* Goal
Arrange the entries as a JSON list of strings, one string per line, leaving out blank lines, using only the part that opens with the line containing "In the photograph, does" and closes with the line containing "8.08 metres", with both of those lines included.
----------------------------------------
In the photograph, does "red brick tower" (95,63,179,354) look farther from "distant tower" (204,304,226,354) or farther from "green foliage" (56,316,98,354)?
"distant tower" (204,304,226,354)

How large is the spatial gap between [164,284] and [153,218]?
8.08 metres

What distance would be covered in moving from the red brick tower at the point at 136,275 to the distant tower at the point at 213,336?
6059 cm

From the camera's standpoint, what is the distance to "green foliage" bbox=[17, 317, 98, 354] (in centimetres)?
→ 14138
----------------------------------------
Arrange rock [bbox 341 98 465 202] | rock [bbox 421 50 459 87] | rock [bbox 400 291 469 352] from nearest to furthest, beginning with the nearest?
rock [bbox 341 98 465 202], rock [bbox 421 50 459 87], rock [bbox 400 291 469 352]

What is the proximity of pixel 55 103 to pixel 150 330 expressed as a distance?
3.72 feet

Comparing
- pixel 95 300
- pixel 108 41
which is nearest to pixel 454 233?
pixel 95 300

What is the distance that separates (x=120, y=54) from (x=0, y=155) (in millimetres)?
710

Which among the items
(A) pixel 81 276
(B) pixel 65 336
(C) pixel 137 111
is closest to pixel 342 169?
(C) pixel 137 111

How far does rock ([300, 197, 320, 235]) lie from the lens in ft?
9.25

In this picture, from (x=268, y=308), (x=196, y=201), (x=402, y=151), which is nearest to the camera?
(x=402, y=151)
----------------------------------------
* Answer to the exercise
[
  "In the photograph, does \"red brick tower\" (95,63,179,354) look farther from \"distant tower\" (204,304,226,354) or farther from \"green foliage\" (56,316,98,354)?",
  "\"distant tower\" (204,304,226,354)",
  "How large is the spatial gap between [164,284] and [153,218]?",
  "8.08 metres"
]